Excerpts from a spatial dataset:
+ + + +
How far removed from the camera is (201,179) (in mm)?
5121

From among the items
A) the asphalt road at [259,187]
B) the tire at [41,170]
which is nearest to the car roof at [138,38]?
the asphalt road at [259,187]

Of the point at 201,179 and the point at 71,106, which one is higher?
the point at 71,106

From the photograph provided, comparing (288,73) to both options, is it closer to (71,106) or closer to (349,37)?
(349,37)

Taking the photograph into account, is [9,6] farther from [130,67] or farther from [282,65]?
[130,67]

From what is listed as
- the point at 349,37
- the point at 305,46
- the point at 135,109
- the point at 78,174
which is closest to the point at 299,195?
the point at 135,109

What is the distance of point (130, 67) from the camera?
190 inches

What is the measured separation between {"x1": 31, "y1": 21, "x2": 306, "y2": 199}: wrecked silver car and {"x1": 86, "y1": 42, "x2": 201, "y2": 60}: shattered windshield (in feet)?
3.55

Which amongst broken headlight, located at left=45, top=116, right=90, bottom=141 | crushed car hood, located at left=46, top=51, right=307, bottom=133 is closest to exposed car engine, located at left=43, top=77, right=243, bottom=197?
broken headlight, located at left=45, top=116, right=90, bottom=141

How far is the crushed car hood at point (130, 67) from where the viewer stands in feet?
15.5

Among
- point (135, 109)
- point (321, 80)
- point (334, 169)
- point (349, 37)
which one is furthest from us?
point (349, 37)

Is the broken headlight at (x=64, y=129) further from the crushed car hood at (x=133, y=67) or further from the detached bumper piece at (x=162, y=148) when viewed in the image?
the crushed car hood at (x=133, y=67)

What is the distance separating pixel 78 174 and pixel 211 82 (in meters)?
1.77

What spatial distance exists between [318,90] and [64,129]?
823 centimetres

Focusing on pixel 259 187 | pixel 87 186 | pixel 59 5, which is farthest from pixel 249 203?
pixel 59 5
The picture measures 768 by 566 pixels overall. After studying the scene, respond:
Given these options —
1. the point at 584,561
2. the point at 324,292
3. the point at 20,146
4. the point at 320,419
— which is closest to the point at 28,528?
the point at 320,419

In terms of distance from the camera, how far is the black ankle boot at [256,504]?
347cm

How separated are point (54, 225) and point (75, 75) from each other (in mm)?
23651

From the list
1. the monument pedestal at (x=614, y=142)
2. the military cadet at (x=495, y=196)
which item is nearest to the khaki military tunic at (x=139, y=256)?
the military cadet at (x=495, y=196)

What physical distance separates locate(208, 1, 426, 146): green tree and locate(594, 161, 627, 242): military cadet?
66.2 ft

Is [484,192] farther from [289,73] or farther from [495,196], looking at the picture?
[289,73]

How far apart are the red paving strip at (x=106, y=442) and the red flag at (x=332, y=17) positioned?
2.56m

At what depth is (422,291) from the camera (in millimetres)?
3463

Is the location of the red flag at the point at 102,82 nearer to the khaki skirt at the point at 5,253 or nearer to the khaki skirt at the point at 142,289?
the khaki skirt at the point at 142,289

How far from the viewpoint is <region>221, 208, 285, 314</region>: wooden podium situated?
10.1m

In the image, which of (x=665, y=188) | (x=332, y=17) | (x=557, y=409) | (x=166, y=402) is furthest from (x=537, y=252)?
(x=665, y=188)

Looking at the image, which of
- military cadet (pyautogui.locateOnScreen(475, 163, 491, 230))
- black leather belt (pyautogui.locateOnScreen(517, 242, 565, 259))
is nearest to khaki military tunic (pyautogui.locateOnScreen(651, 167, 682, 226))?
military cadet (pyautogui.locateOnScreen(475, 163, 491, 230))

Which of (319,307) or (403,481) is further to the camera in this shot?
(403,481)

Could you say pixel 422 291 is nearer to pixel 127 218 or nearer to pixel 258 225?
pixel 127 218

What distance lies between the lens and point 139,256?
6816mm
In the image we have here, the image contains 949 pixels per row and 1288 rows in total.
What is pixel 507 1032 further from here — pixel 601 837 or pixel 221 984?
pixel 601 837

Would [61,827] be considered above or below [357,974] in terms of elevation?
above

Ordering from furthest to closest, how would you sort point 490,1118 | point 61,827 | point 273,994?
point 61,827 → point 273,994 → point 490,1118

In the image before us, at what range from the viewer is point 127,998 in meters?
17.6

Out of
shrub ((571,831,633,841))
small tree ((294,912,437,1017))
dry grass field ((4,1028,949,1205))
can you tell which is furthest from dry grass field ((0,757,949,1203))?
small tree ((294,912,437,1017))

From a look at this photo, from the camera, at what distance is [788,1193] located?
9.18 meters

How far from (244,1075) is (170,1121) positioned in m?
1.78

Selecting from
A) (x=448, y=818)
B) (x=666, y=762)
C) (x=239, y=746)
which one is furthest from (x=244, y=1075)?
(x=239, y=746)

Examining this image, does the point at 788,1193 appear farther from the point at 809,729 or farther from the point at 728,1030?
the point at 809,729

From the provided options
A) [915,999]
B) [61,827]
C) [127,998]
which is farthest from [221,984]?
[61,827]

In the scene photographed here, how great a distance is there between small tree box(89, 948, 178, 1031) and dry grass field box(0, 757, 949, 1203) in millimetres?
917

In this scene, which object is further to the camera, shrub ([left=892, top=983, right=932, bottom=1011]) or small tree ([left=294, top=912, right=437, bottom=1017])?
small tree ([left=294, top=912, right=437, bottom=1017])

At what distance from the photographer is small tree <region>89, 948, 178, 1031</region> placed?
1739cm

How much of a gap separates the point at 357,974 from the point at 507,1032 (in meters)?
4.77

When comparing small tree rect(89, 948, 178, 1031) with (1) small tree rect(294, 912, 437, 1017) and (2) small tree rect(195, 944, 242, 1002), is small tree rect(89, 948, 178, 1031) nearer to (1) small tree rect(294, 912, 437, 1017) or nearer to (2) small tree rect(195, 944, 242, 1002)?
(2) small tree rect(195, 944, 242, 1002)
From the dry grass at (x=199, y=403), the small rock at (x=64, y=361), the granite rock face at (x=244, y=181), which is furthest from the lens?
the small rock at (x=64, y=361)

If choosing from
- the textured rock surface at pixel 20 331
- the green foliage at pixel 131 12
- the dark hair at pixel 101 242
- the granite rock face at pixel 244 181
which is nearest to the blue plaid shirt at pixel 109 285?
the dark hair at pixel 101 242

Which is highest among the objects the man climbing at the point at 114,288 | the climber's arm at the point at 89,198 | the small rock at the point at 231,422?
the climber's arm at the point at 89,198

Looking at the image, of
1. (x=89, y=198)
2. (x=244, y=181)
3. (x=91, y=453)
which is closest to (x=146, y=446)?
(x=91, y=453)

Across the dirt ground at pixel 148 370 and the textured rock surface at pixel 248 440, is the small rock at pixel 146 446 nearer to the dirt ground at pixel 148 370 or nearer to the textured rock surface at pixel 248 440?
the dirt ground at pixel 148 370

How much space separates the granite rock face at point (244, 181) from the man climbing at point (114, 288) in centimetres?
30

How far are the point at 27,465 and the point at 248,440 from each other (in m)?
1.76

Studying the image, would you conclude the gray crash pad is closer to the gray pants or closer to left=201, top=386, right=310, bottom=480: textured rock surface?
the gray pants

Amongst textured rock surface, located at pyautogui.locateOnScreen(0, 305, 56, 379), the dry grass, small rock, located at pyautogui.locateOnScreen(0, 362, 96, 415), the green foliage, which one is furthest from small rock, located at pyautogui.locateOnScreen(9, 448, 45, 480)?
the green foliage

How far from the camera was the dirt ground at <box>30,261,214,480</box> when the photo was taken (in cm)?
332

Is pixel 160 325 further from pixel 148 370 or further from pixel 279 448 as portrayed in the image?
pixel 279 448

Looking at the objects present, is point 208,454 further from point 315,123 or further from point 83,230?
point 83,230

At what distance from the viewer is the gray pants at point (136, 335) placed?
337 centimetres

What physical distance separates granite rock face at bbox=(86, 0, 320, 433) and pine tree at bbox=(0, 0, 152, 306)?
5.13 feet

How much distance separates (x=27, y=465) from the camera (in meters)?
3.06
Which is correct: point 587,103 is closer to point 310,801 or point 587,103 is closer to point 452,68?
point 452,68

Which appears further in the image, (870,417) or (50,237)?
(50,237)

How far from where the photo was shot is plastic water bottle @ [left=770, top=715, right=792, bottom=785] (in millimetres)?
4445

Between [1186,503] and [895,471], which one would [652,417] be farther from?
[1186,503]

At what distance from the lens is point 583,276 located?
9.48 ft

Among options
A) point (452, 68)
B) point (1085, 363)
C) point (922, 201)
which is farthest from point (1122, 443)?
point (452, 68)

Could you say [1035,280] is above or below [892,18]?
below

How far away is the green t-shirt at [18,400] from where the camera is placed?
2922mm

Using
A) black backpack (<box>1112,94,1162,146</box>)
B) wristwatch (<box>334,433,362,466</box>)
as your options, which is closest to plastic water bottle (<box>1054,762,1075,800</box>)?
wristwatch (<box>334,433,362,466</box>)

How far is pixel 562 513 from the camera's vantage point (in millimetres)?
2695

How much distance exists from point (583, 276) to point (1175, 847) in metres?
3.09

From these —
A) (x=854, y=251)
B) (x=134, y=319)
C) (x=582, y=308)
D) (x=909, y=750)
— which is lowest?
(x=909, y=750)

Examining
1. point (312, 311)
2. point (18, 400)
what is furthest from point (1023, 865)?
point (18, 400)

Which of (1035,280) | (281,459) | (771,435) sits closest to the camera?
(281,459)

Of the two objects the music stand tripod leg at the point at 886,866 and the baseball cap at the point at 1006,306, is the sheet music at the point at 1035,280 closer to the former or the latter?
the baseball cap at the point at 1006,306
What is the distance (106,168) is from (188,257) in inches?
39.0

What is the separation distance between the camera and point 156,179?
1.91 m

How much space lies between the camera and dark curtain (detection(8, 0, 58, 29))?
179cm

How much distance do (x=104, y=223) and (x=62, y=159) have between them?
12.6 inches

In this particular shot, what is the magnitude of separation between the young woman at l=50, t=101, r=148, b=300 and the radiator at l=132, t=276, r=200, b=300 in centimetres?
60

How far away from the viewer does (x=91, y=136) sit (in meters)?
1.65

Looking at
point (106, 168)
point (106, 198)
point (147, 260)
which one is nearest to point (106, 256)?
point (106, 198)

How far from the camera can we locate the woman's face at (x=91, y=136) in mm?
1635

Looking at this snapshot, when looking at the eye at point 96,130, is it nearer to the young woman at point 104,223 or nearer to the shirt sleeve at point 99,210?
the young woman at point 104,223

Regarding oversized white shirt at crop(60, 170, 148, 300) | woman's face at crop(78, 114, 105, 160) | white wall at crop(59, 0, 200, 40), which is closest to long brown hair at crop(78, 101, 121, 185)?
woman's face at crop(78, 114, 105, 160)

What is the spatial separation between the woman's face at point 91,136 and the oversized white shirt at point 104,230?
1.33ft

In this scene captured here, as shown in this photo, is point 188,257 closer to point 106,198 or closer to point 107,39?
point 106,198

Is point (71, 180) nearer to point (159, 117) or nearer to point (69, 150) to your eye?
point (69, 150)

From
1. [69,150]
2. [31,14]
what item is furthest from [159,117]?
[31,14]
+ + + +
*YOUR TASK*:
Put each line of the records, from the line containing "In this scene captured" through the end of the records, into a JSON list of strings, one string per line. Leave out blank lines.

*WORKED SOLUTION*:
[
  "In this scene captured here, as shown in this photo, is point 188,257 closer to point 106,198 or closer to point 107,39?",
  "point 106,198",
  "Is point (71, 180) nearer to point (159, 117) or nearer to point (69, 150) to your eye?",
  "point (69, 150)",
  "From",
  "1. [69,150]",
  "2. [31,14]",
  "what item is furthest from [159,117]?",
  "[31,14]"
]